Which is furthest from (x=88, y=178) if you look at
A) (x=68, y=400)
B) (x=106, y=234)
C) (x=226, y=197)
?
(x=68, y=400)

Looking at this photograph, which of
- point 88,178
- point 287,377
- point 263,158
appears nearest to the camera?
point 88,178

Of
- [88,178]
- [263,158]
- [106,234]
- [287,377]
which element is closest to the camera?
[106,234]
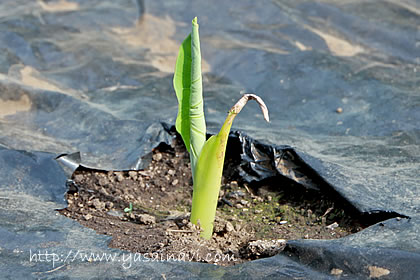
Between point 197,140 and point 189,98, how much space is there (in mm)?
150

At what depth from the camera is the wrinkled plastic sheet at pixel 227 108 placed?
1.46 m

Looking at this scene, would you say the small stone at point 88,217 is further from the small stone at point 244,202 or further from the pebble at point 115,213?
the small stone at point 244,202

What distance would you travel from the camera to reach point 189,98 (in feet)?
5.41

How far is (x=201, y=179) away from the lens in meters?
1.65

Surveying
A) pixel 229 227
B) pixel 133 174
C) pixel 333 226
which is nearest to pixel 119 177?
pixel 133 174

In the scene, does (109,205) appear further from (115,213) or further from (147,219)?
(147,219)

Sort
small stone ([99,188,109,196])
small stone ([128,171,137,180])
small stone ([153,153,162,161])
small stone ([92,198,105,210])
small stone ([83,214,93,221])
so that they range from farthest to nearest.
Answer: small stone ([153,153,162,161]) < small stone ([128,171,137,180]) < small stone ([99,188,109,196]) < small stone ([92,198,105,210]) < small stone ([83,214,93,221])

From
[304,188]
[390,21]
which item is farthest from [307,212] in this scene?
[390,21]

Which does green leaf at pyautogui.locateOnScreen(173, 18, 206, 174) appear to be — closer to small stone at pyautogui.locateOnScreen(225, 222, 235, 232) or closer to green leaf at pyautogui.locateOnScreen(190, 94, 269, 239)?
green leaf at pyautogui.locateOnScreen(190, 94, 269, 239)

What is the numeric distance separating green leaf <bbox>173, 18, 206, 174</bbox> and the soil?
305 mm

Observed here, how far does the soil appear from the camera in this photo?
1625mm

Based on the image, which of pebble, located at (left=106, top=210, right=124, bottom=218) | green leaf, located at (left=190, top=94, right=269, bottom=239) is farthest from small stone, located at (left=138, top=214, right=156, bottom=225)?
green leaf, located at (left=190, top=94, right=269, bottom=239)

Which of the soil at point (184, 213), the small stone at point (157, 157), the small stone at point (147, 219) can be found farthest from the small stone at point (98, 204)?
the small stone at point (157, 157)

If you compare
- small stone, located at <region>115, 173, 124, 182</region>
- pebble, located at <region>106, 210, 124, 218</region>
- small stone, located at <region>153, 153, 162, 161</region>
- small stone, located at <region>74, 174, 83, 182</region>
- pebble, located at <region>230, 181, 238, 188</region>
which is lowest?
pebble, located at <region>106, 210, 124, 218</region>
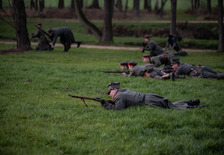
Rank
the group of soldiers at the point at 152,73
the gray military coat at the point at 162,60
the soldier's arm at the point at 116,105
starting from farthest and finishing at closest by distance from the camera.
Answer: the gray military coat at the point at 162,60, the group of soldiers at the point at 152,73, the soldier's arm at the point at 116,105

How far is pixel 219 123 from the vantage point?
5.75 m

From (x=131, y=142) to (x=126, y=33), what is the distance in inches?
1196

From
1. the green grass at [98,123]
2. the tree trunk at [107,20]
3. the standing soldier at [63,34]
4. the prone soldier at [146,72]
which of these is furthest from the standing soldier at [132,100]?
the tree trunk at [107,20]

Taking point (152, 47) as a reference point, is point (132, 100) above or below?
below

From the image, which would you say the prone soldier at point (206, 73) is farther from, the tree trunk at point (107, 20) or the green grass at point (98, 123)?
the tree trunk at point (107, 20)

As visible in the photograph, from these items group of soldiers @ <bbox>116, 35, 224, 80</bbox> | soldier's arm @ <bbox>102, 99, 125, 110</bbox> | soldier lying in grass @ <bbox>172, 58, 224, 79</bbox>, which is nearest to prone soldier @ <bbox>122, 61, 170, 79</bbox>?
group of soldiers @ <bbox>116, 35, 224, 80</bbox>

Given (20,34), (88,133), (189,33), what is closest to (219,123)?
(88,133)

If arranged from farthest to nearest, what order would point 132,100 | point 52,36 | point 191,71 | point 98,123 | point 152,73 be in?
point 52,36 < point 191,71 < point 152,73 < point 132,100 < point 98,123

——————

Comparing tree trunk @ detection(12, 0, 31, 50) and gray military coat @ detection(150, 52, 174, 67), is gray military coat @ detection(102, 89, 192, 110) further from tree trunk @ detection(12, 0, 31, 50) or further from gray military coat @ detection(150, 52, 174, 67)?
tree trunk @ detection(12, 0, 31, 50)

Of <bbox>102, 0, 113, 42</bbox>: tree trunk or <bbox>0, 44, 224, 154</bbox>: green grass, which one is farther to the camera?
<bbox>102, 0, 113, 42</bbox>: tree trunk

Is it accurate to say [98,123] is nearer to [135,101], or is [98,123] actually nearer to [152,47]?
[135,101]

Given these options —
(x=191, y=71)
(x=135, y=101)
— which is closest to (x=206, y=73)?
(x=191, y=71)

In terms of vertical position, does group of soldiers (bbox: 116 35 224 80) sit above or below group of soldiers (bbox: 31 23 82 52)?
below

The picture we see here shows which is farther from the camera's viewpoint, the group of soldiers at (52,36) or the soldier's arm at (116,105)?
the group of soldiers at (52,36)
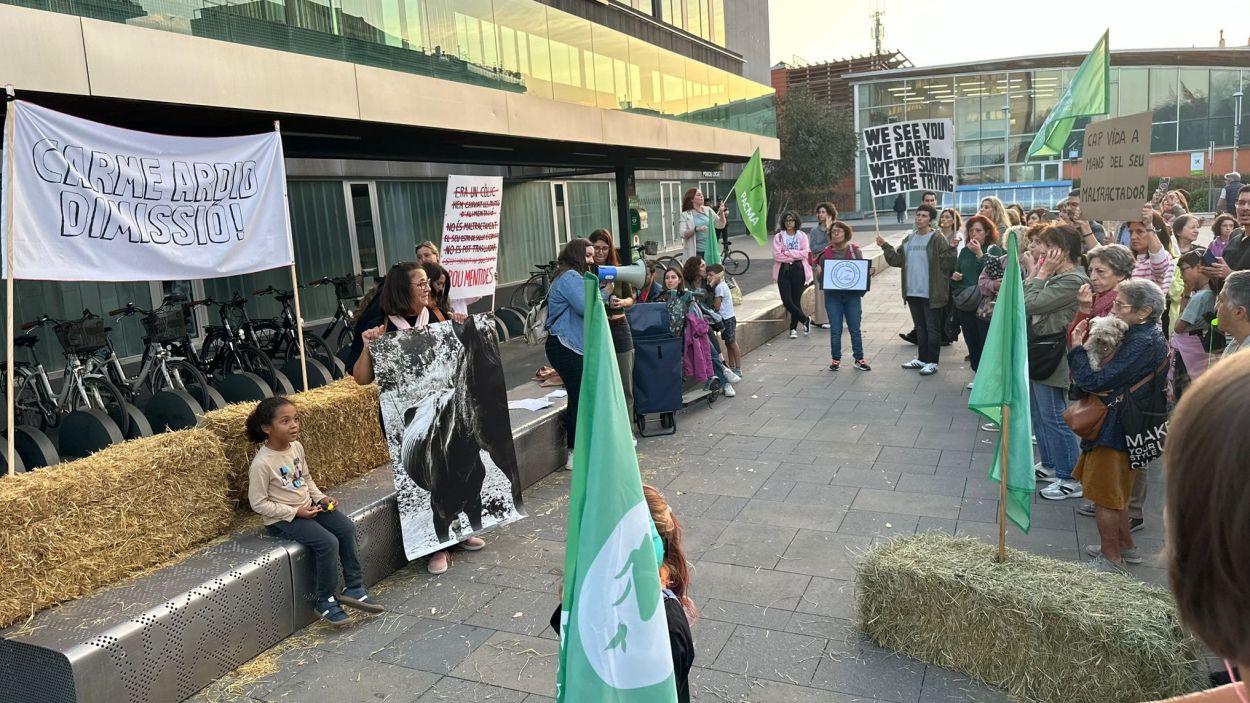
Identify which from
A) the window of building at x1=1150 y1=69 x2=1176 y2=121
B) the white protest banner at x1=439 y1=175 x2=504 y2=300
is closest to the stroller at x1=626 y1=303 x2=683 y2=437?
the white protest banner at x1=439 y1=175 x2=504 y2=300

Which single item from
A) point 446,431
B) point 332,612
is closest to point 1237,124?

——————

Problem to solve:
Copy out the rows starting with the line that contains "Of <bbox>102, 0, 113, 42</bbox>: tree" and going on through the line that contains "is closest to point 1237,124?", both of those lines included, and omit the pictures from your answer.

Task result:
Of <bbox>102, 0, 113, 42</bbox>: tree trunk or <bbox>0, 44, 224, 154</bbox>: green grass, which one is farther to the camera?
<bbox>102, 0, 113, 42</bbox>: tree trunk

Is it accurate to say [98,123] is nearer to [135,101], or is [98,123] actually nearer to [152,47]?
[135,101]

Given these options —
(x=191, y=71)
(x=135, y=101)
— which is closest to (x=206, y=73)?
(x=191, y=71)

In terms of vertical position, does group of soldiers (bbox: 116 35 224 80) sit above or below group of soldiers (bbox: 31 23 82 52)?
below

The picture we see here shows which is farther from the camera's viewpoint, the group of soldiers at (52,36) or the soldier's arm at (116,105)?
the group of soldiers at (52,36)
Identify which from
A) the window of building at x1=1150 y1=69 x2=1176 y2=121
B) the white protest banner at x1=439 y1=175 x2=504 y2=300
is closest to the stroller at x1=626 y1=303 x2=683 y2=437?
the white protest banner at x1=439 y1=175 x2=504 y2=300

Which single item from
A) point 446,431
B) point 332,612
is closest to point 1237,124?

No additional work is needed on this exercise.